Parliament approves law expanding powers to dismiss civil servants on terrorist lists

 

Senior government officials will soon be able to fire employees from the civil service and state-run industries on the basis of their inclusion on government terrorist lists without prior disciplinary action.

Amendments to a 1970s law approved by lawmakers on Monday allow for the dismissal of public employees on the basis of “violating professional duties” in ways that harm “economic interest or national production” and “if there is “serious evidence” that an employee has “undermined national security and stability.” According to the changes, being listed on a government terrorist list is evidence of such a threat and therefore grounds for non-disciplinary dismissal. 

The changes allow the suspension or dismissal of employees to be made without standard disciplinary procedures outlined in the civil service law that requires disciplinary committee procedures and an administrative investigation process. In addition, the new bill allows the president to delegate dismissal powers to the prime minister. 

As of April 2021, the number of people who appear on state terrorist lists had grown to over 6,700 names, according to local press reports. According to human rights groups, the state has repeatedly abused the enlisting mechanism to target members of the Muslim Brotherhood as well as independent activists in detention and other political prisoners.

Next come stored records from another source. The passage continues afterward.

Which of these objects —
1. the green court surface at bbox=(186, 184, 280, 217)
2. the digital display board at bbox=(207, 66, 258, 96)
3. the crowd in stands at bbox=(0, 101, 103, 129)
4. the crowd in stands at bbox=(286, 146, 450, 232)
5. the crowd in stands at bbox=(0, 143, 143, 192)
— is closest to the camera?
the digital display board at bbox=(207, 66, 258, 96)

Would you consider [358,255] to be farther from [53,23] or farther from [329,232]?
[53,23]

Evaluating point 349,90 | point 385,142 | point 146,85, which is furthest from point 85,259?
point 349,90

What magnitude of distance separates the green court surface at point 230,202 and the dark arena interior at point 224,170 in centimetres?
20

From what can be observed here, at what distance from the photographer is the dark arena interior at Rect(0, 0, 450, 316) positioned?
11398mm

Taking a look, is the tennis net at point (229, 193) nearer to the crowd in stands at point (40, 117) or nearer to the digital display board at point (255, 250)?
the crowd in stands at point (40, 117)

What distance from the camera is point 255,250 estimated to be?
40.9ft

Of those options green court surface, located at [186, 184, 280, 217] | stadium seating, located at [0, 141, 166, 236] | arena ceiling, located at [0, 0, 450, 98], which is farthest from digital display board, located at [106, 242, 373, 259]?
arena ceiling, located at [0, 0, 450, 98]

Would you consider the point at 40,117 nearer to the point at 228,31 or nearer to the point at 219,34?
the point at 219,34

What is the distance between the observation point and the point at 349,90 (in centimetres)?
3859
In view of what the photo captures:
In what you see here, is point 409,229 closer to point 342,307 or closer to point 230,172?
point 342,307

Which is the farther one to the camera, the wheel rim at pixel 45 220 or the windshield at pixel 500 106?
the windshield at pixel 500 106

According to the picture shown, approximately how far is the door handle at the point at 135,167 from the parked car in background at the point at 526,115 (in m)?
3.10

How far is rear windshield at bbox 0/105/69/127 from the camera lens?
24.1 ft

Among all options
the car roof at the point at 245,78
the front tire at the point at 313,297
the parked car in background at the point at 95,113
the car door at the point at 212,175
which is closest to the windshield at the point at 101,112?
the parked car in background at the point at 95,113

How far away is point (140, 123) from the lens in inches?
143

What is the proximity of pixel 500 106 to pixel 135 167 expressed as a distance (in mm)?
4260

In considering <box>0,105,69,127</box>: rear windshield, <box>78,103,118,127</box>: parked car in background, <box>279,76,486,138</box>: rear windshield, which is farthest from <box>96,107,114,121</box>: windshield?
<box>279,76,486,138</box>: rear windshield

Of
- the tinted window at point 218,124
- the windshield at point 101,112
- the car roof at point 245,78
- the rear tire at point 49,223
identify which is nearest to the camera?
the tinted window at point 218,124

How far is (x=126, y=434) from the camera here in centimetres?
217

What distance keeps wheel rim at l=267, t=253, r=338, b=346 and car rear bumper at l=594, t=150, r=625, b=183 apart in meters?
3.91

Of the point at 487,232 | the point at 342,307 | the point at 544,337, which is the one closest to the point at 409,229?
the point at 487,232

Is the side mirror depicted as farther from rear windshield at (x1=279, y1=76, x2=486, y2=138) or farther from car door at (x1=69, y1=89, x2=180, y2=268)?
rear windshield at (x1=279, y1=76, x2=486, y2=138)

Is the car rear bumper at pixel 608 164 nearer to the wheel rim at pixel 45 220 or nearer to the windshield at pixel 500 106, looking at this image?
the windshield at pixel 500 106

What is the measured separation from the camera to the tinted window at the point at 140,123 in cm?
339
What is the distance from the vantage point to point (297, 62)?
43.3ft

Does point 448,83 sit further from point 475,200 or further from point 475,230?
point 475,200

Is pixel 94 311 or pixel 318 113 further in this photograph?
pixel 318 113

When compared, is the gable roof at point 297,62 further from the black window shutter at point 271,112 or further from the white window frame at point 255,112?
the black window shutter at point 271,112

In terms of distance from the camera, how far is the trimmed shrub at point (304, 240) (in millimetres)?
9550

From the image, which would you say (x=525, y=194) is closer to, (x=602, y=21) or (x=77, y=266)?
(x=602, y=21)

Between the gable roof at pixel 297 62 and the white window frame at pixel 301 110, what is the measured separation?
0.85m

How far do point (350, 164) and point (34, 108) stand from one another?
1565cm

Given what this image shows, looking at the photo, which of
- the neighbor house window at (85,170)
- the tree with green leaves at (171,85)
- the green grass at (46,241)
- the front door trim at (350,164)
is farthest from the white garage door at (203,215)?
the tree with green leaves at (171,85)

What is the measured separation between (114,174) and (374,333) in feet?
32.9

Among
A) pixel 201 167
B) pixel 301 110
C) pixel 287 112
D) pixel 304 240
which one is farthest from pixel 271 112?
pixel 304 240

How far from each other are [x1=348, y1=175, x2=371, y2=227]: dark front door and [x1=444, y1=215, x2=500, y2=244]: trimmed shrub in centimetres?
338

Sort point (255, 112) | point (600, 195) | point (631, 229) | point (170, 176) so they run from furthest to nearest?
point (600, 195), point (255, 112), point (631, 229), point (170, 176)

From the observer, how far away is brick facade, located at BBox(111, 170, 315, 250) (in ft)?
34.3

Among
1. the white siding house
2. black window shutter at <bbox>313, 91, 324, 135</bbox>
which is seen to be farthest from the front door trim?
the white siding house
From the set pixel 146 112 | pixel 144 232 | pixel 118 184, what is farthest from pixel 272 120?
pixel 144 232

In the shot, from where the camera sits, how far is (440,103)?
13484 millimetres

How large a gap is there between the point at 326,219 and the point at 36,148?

According to the 2015 law regulating the process, being added to a terrorist list is a “precautionary measure” that should be approved by a judge upon an official request from the public prosecutor. Nevertheless, several hundred defendants imprisoned in remand detention for prolonged periods have been put on terroristt lists without a final court ruling convicting them of terrorism charges. Former parliamentarian Zyad Elelaimy, Hossam Moannis, and around 80 political figures and activists in the Coalition for Hope case were added to terrorist lists.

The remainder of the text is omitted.